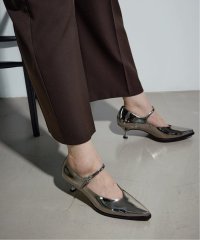GRISE/《追加予約》GRISE5cmポインテッドメリージェーンパンプス/508423289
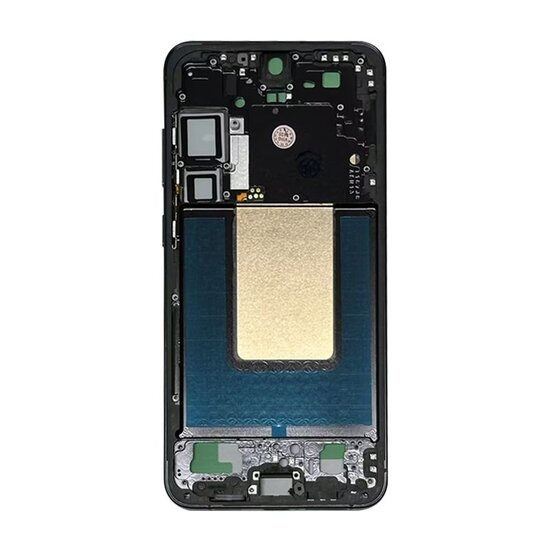 Middle Frame for Samsung Galaxy S24 Plus Onyx Black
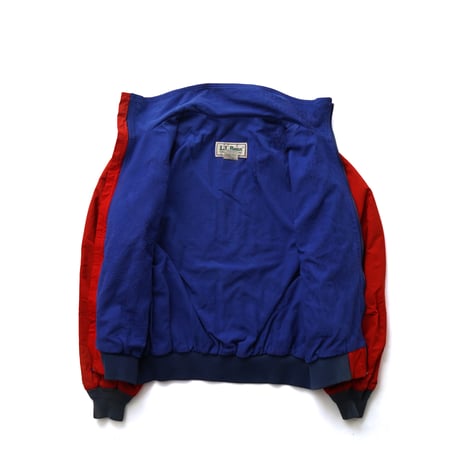 L.L. Bean / Vintage, Fleece Liner Nylon Jacket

====================

Each line above is to be copied verbatim. Drop any image from the copy.

* _Finished task_:
GRISE/《追加予約》GRISE5cmポインテッドメリージェーンパンプス/508423289
 Middle Frame for Samsung Galaxy S24 Plus Onyx Black
 L.L. Bean / Vintage, Fleece Liner Nylon Jacket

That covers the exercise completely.